The 46-year-old Dubliner has maintained a dignified silence during the debate over Europe's next Ryder Cup captain and now comes the time to find out if that has paid off. The European Tour's tournament committee - made up entirely of his fellow players - meets in Abu Dhabi on Tuesday night.
Until recently it looked like being between McGinley and 2011 Open champion Darren Clarke, but the 44-year-old Northern Irishman is now favourite to do the job in America in 2016 after saying "this may not be my time".
Instead 2010 captain Colin Montgomerie has come back into the frame, Clarke himself voicing the need for a big personality to oppose Tom Watson next year at Gleneagles - only a few miles from the Scot's home.
But McGinley has world number one Rory McIlroy and a number of other leading players on his side, all having seen him in action either as Seve Trophy captain or a Ryder Cup assistant.
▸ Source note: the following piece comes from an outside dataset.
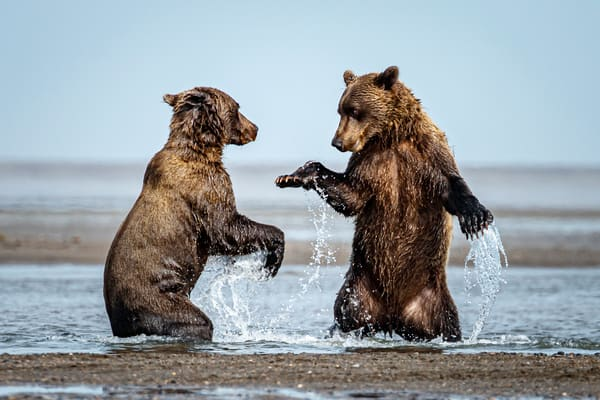 Young Coastal Brown bears play-fight in water on coast in Lake Clark National Park.  Summer, Southwest, Alaska  Photo by Jeff Schultz/  (C) 2019  ALL RIGHTS RESERVED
He has never lost in either event - and that includes his playing career.
Since September's thrilling victory in Chicago McGinley has not seen fit to advance his claims to the top job. His last lengthy answer on what he would bring came at Gleneagles last August when discussing his vice-captaincy position under Jose Maria Olazabal. Back then, he was clear on his strength.
"Tactics - my role is to provide information to the captain and based on that, assimilate it (with the three other assistants) and, based on all of that information coming to the captain, he then makes a decision," he said. "It's important that information is put in front of the captain and that he makes that decision.
"Personally, I love the tactical side of it, the motivational side and the team element of it - and I love being in the team room. The team meetings always give me a great buzz as a player. I don't want to give too much away, but I do watch a lot of things you wouldn't even know about, including press conferences.
"I'm intrigued with it, I have to say. I'm intrigued with how Ryder Cups have been won and lost over the years. I've asked a lot of questions of a lot of people and got a lot of information, not just from our side. I've always enjoyed having a beer with the American players or captain afterwards.
"I've done that on a few occasions and asked them their strategy for the week and why did they make certain decisions."